L’annonce de l’imposition d’une
nouvelle taxe de 0,2% aux opérations de transfert d’argent (principalement le mobile money, mais aussi les transactions électroniques) et contenue dans la Loi de finances de 2022 avait déjà suscité des remous mi-décembre. De nombreuses voix s’étaient élevées pour dénoncer ce qui n’était encore qu’un projet de loi, considéré par beaucoup comme "injuste" dans un contexte de cherté de la vie. Elles espéraient ainsi faire reculer les autorités. En vain! La nouvelle taxe est bien entrée en vigueur le 1er janvier. Un cadeau (indésirable) de Nouvel An, que les consommateurs ont reçu via leur téléphone mobile: des messages des différents opérateurs annonçant, l’entrée en vigueur de la mesure.

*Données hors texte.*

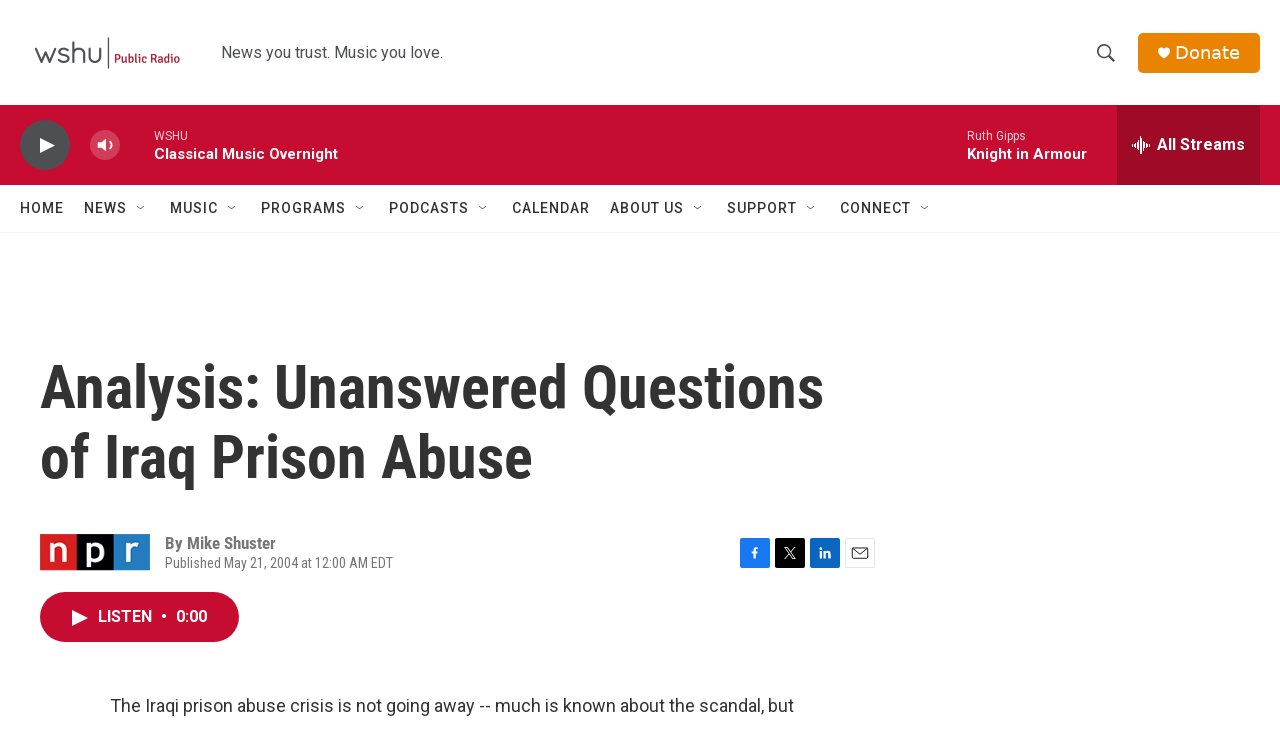

--- FILE ---
content_type: text/html; charset=utf-8
request_url: https://www.google.com/recaptcha/api2/aframe
body_size: 267
content:
<!DOCTYPE HTML><html><head><meta http-equiv="content-type" content="text/html; charset=UTF-8"></head><body><script nonce="jiVJOJQMS9TCiVM1Sk4qxg">/** Anti-fraud and anti-abuse applications only. See google.com/recaptcha */ try{var clients={'sodar':'https://pagead2.googlesyndication.com/pagead/sodar?'};window.addEventListener("message",function(a){try{if(a.source===window.parent){var b=JSON.parse(a.data);var c=clients[b['id']];if(c){var d=document.createElement('img');d.src=c+b['params']+'&rc='+(localStorage.getItem("rc::a")?sessionStorage.getItem("rc::b"):"");window.document.body.appendChild(d);sessionStorage.setItem("rc::e",parseInt(sessionStorage.getItem("rc::e")||0)+1);localStorage.setItem("rc::h",'1768637768004');}}}catch(b){}});window.parent.postMessage("_grecaptcha_ready", "*");}catch(b){}</script></body></html>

Depuis lors, la pilule a du mal à passer et des réactions fusent de toutes parts. Soulignant leur non association à la prise d’une telle décision, des leaders associatifs comme Delor Magellan Kamseu Kamgaing, président exécutif de la Ligue camerounaise des consommateurs (LCC), dénoncent "le taux exorbitant de ladite taxe".
De nombreux internautes s’interrogent encore sur le bien-fondé de cette mesure et de nombreux messages de colère fusent sur la toile. À grand renfort de hashtags, les consommateurs exigent sa suppression pure et simple.
Dans un contexte où les Camerounais se plaignent de plus en plus de la cherté de la vie et de l’inflation des produits de première nécessité, nombre de consommateurs appellent au boycott des opérations de transfert électronique d’argent.
En effet, la base d’imposition de la taxe sur les transferts d’argent, contenue dans la Loi de finances 2022, est constituée par le montant des sommes transférées ou retirées: "
La taxe est liquidée de 0,2% du montant transféré ou retiré", indique le texte. Ainsi, sont concernées par cette taxe "
les opérations de transfert d’argent réalisées par tout moyen ou support technique laissant trace, notamment par voie électronique, téléphonie mobile, télégraphique ou par voie de télex ou télécopie, à l’exception des virements bancaires et des transferts pour le règlement des impôts, droits et taxes".
Sont aussi taxés "les retraits en numéraire consécutifs à un transfert d’argent effectué auprès des établissements financiers ou des entreprises de téléphonie mobile". Une mesure qui, souligne Dalvarice Ngoudjou, économiste, pourrait contribuer à "exclure beaucoup de personnes du système financier".
Dans le pays, c’est devenu un rituel: chaque fin d’année est désormais rythmée par des discordes au sujet de nouvelles impositions. En 2021 par exemple, une taxe sur les tablettes et téléphones importés, à payer directement par l’utilisateur, avait été instituée avant d’être retirée quelque temps après par le Président Paul Biya suite à un tollé général dans les réseaux sociaux. Fin 2021, en plus de cette taxe sur les transferts d’argent, un autre régime d’imposition, qui touche les organismes à but non lucratif, lui aussi en vigueur dès cette année, a fait couler beaucoup d’encre et de salive. Si certains observateurs soulignent la nécessité pour le gouvernement de créer de nouvelles niches fiscales pour faire face aux défis du développement, Dalvarice Ngoudjou se veut sceptique face à la démarche: "Aucune nation ne se développe avec la taxe".
Alors que l’affaire continue d’enflammer les débats et provoquer de nombreux éclats de voix dans le pays, Delor Magellan Kamseu Kamgaing de la Ligue camerounaise des consommateurs, suggère au Président de la République "de prendre une ordonnance pour réduire cette taxe de 0,1% et exhorte les opérateurs concernés à supprimer les frais de réception des transferts, les envois étant déjà facturés".